Que demande la France Insoumise à travers l’action du député Vannier, membre d’une commission parlementaire travaillant sur ces questions : les relations entre les régions et les établissements privés sont devenues opaques, il faut rétablir une certaine transparence par une pratique « démocratique ». Des critères peuvent être avancés, par exemple la mixité scolaire, pour éventuellement remettre en cause le contrat d’association de tel ou tel établissement privé. Le PS et le PCF ne demandent pas autre chose. Autrement dit, il s’agit de rester dans le cadre de la loi Debré de 1959. Il déclare :
« …Il ne s’agit pas de couper le financement du jour au lendemain – nous ne demandons pas l’abrogation immédiate de la loi Debré, car l’état de l’école publique ne permettrait pas de faire face. Mais il faut, selon moi, un mécanisme de modulation financière qui permette d’œuvrer en faveur de la mixité sociale et scolaire.
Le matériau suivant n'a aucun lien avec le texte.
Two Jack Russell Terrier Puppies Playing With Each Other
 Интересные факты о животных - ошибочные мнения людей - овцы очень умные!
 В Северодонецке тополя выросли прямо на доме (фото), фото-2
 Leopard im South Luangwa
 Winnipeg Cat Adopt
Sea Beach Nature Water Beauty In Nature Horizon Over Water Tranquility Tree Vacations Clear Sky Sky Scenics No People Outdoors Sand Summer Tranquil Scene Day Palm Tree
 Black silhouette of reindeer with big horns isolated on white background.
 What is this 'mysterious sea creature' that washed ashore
Nous préciserons nos propositions à l’issue de nos travaux. »(3)
S’il y a une chose que l’actuel scandale met à l’ordre du jour, c’est à nouveau la question laïque trahie en 1984, inversant l’ordre des priorités : vaches maigres pour le public, vaches grasses pour le privé ! Les petits accommodements de Paul Vannier dans le cadre de la loi Debré laissent en place cette constitution du « coup d’État permanent ».
Dehors le gouvernement Macron-Castera ! Dire aujourd’hui « Fonds publics à l’école publique ! Fonds privés à l’école privée ! », c’est combattre pour une nouvelle République sociale, démocratique et laïque. Être laïque aujourd’hui, c’est s’engager pour la chute de ce régime.
RD, le 21 janvier 2024.
Notes :
la formule est utilisée par De Gaulle dans son dialogue avec Alain Peyrefitte.
Relire le préambule de la loi Savary, c’est du Guizot à l’état pur !
Cité par Médiapart, voir le dossier entièrement consacré au lycée Stanislas scolarisant les enfants de l’actuelle ministre de l’enseignement privé !
Notes complémentaires de l’éditeur
1) Marc Sangnier (1873 – 1950) : journaliste et homme politique, promoteur de la démocratie chrétienne sous la 3ème puis la 4ème République, fondateur du Sillon.
2) Emmanuel Mounier (1905 – 1950) : philosophe catholique, fondateur de la revue Esprit et à l’origine du courant personnaliste en France.